Jeudi 14 janvier

Départ avec Joseph pour Dargo via Boulsa où nous arrivons à 12h. après avoir déposé nos bagages aux «Cases Boulsa » et pris un en cas nous partons pour Dargo. Nous constatons le long de la piste que des lignes électriques ont été installées jusqu’à Dargo le progrès arrive…Nous sommes accueillies par les membres de Nazongdzonga. Après les salutations d’usage nous nous mettons rapidement au travail, nous faisons le point sur les documents comptables du projet de la Francophonie qui nous manquent pour le rapport final. Nous emportons le cahier de comptes pour vérification. Avant de partir nous expliquons le but de notre mission qui est d’aider l’association de femmes « Pag la Zaka » à monter un projet de développement dans le but de les rendre autonomes financièrement Avant de partir nous prenons rendez-vous pour vendredi matin avec le groupement de femmes et vendredi après midi avec l’association Nazongdzonga. Il faut absolument quitter Dargo avant la nuit car bien que la piste ait été rénovée, il n’est pas sûr de rouler la nuit.

Vendredi 15 janvier

Après une nuit fraîche à Boulsa, nous voilà reparties pour Dargo où nous attendent les femmes de « Pag la Zaka ». Nous nous réunissons dans leur local qui sert aussi de banque de céréales et nous expliquons notre projet. La présidente prend la parole pour dire que les femmes ont déjà réfléchi à un certain nombre de projets comme un moulin à grain, une presse à karité ou un centre de tissage et de teinturerie. Nous leur expliquons qu’elles commenceront par un petit projet peu onéreux avant d’en monter un plus ambitieux. Les femmes se mettent à discuter ensemble et semblent d’accord pour la presse à karité. Nous leur expliquons la démarche qui est qu’elles doivent préparer le projet, se doter des documents comptables et rencontrer de futurs bailleurs pour réaliser les projets. Elles sont d’accord, nous convenons de nous retrouver lundi et mardi prochain pour travailler ensemble.

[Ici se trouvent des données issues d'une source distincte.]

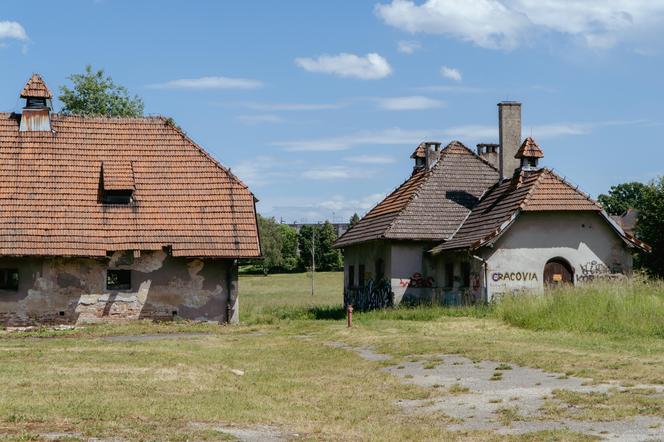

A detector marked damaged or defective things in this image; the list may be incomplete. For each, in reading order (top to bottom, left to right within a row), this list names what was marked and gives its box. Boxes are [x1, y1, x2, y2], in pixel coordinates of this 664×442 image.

broken window opening [0, 268, 18, 292]
broken window opening [105, 268, 130, 292]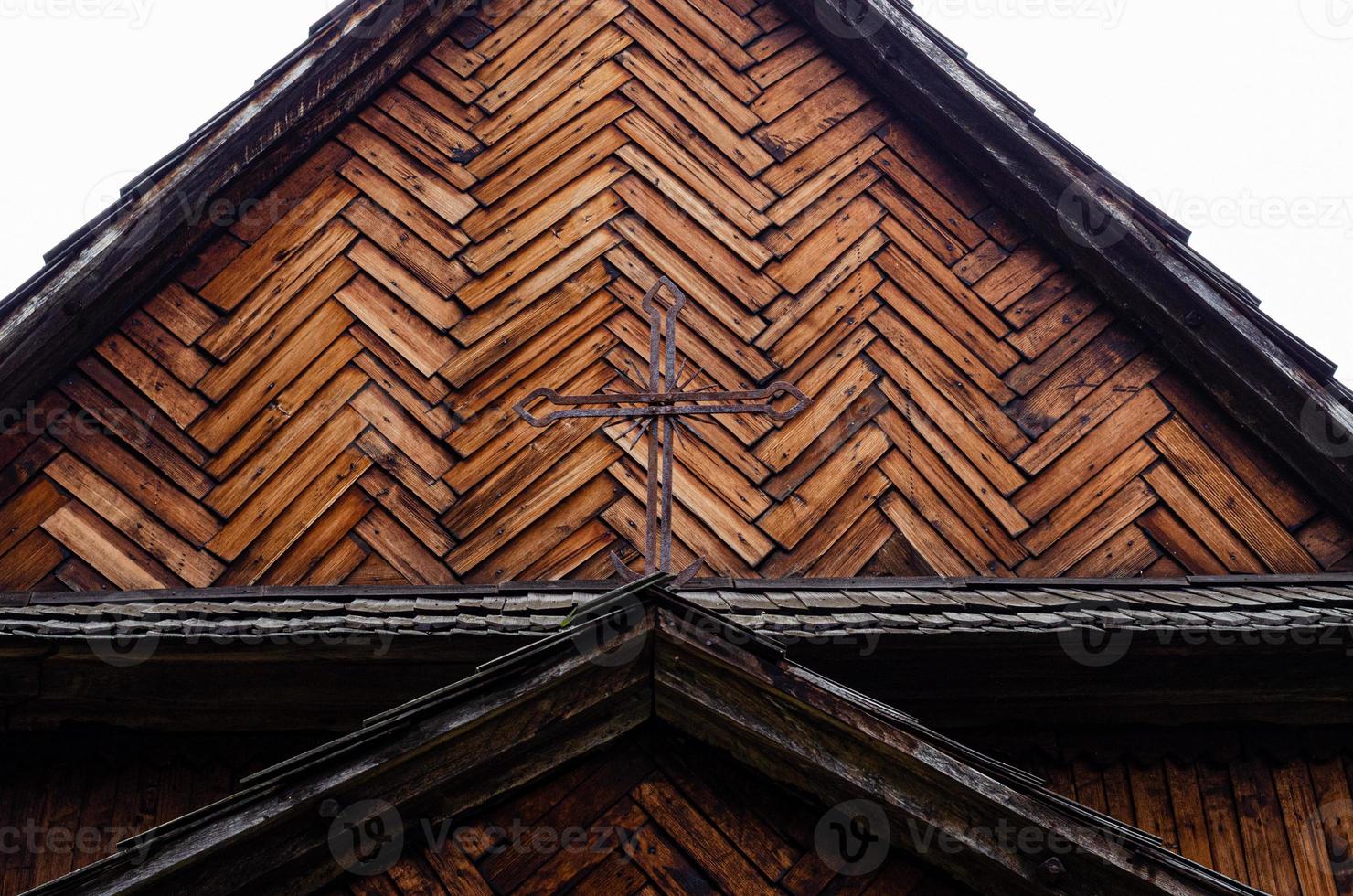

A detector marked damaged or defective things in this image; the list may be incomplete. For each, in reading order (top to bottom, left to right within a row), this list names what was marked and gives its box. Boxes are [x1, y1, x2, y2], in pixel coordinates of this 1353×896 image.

Les deux associations nous offrent un repas et nous profitons de ce moment pour leur remettre quelques cadeaux dont des couteaux  « suisse ». Brigitte, comme le veut une coutume française leur demande une pièce de monnaie contre les couteaux pour éviter de couper l’amitié. En plus d’être invitées à manger , nous gagnons presque 1000FCFA… L’après midi nous reprenons notre travail avec les hommes de Nazongdzonga qui nous remettent des documents comptables et nous discutons de la vente de l’eau ayant constaté une baisse des rentrées depuis octobre, la réponse est simple, il y a eu tant d’abeilles que personne ne pouvait approcher des bornes fontaines. Il a fallu nettoyer le château d’eau ainsi que toutes les bornes.

Rentrées à Boulsa de bonne heure (17H), nous nous mettons rapidement au travail car un certain nombre de comptes rendus nous attendent. Vers 20h, nous allons prendre notre repas au restaurant de l’hôtel et ce soir le choix est limité et ne correspond pas vraiment aux goûts des « Nasara » (blancs), c’est tô : plat national burkinabé (sorte de polenta de mil avec une sauce) ou soupe avec poulet. Brigitte se lance et prend du tô qu’elle n’apprécie pas du tout, heureusement la bière + quelques petits gâteaux trouvés au fond de la valise nous permettent de poursuivre notre travail. Demain nous partons de bonne heure pour Fada où nous rencontrerons des filleuls de l’association Tamayé.